Friday, December 10, 2010

My immortal

This is the song I sang at my grandfathers memorial service. I sang it with my little sister. Thought you might enjoy it.
Well I have yet to find any answers. I do know that Amanda (Josh's mom) is the sweetest woman I have met in a long time. She is so thoughful. Its amazing how strong she is now a days. She is getting through the holidays missing her baby boy of course, but she makes me smile just about everyday. She honors me in ways I can't explain. I won't even begin to try and explain, it would get way to compicated. She is such an amazing person, she should have never had to deal with the loss of her son due to ignorance and stupidity. Not stupidity on his or her part but stupidity on the part of his peers. The ones that gave him crap at school, the ones who wouldn't let Josh be Josh. I blame them and only them for his tragic death. Its crazy what bullying really can do to a person. It has the ability to take someones life. Someone who is so sweet and nice to everyone around him. He certainly did not deserve to loose his life and Amanda certainly didn't deserve to have to go through life without her son. :(
I try everyday to be a better person. To be more like Amanda. To be thoughful to everyone around me and to always try and do the right thing. I don't know if I succeed but the thought that I have tried certainly helps.
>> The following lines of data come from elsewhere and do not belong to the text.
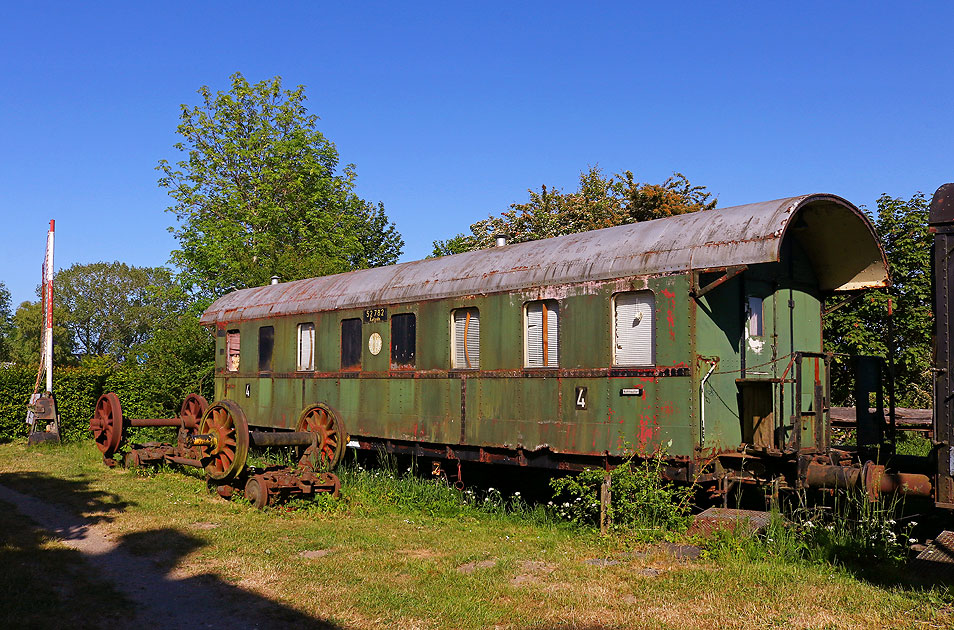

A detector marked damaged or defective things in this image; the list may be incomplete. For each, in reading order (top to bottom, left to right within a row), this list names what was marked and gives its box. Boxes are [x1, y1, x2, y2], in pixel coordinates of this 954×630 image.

rusty metal roof [199, 195, 884, 326]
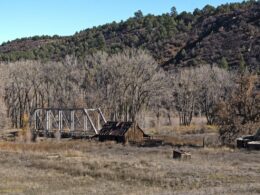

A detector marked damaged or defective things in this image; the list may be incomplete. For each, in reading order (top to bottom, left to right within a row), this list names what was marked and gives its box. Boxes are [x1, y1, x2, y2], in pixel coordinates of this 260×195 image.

rusty metal structure [31, 107, 106, 138]
rusted equipment [98, 122, 145, 143]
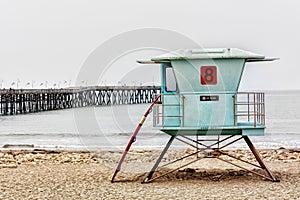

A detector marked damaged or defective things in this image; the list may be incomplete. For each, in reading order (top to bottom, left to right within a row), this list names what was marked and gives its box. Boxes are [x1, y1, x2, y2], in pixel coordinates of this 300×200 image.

rusty metal leg [143, 136, 176, 183]
rusty metal leg [244, 136, 278, 181]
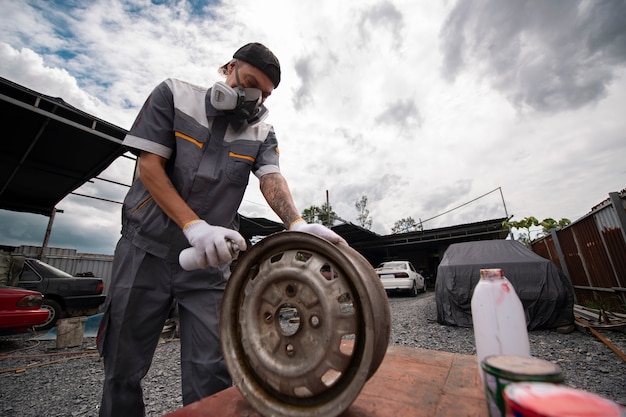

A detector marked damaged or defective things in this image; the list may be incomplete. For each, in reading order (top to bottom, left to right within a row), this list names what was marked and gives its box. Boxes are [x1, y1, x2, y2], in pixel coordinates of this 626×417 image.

rusty metal surface [219, 231, 390, 416]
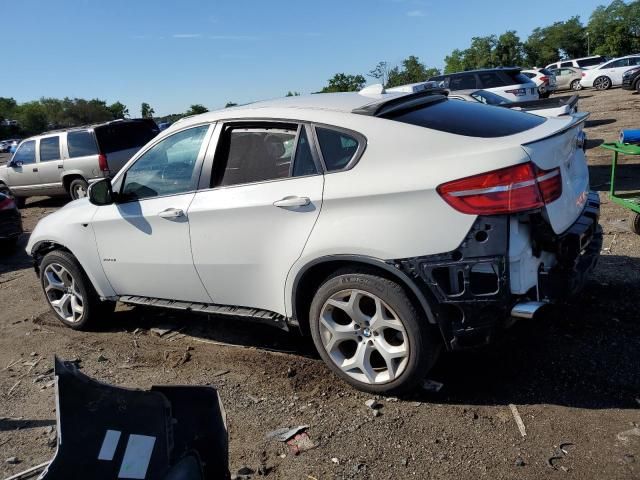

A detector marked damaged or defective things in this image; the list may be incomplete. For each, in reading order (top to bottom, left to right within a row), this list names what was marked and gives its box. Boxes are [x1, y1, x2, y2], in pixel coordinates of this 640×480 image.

cracked rear window glass [384, 99, 544, 138]
rear bumper missing [390, 193, 600, 350]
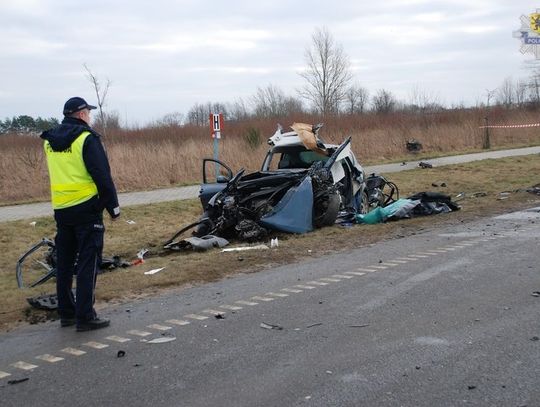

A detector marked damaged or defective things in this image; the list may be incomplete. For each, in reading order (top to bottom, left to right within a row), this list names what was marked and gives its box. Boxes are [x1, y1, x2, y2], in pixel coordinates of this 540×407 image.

wrecked car [185, 123, 368, 242]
Amanda this message is for you: Your son was the luckiest kid I know. He has such a supporting mom. His memory will stay alive through you and Aly and Evan and I. We promise this world misses him more than you realize. You are a strong person to have triumphed over such adversity. I don't know what I would have done if I were in your shoes. I can tell you that I probably wouldn't have had half the strength you have. You are such an amazing person. Thank you for all that you do to keep Josh's memory alive and also thank you for all that you do for us.

Friday, December 3, 2010

The Holidays

The holidays are very hard for me each year. Thats probably because I keep feeling like my family isn't a family anymore. Everyone is fighting with everyone, and its just not what it used to be when I was a kid. You would think that as time passes it would just get easier to not see family on the holidays. But it doesn't there is nothing about it that gets easier. My grandmother moved out to California, because of her arthritus. It hurts her too badly to be in NH in the winter. However my mom moved out there as well. So, now I don't really have any family per say here anymore. It's very very sad. I used to wake up on Christmas morning and be so excited to see everyone. Now I don't get to see anyone so I don't have the excitement anymore. Noone tells you when you're a kid to cherish every family moment you may have. So, you don't think to do it. Its when someone that you loved so dearly leaves this earth that you wish you could turn back time and be with them again. Thats how I feel this year. I am not into the Christmas spirit at all. I just don't feel it anymore. Its just another day to me, one that I don't have to work. So, really its just another day off. I know its supposed to mean something, but what?? I just don't know anymore.
I am really glad I have Alyson otherwise I think I would probably just stay at home and cry all day on Christmas. I just don't find the joy in it anymore. I think its a big waste of money to show people you care. Why do they need presents to show them you care? Why is this such a HUGE holiday? I am hoping to find my answers soon. I am hoping the spirit of Christmas will come to me. I just don't know when, or if it will. I don't like Christmas this year. At least last year I got to see my mom and my Grandmother for the holidays. This year I don't even get to do that. Last Christmas may be the last Christmas I got to see my grandmother. She doesn't have a lot of money so its hard for her to come out here. I wish I could fly her out here for her birthday. At least its warm here in July. Then I wouldn't have to worry about her hurting the entire time she is here. Thats not fair to my grandmother. She doesn't deserve that kind of pain. She deserves nothing but happiness. She lost her husband of 45 years, what more can she take? Now she is taking care of my mom, which is crap in my eyes. My mom should be taking care of her. My grandmother shouldn't have to worry if my mom ate today, or if she is going to get out of bed today. I just want my grandmother to have some peace in her life. For once just peace. No bullshit, no winey ass kids, Just peace.
What made it even harder when my Grandmother came here for Christmas last year was that none of her children are getting along anymore. She can't have them all in the same room without a fight or some snide remarks. Couldn't they just have put all the bullshit aside for one friggin day?? For my grandmother?? No, of course not, they have to be jerks to eachother and make my grandmother cry. I will not stand for anyone hurting her ever again. I can't deal with that. Papa's not here to put his foot in people's asses so it looks like its gotta be me. Its sad, but true. All I want is for my grandmother to have all of her kids and grandkids together for one day. Just to see the smile that she so deserves to have on her beautiful face. I love you Mammy!!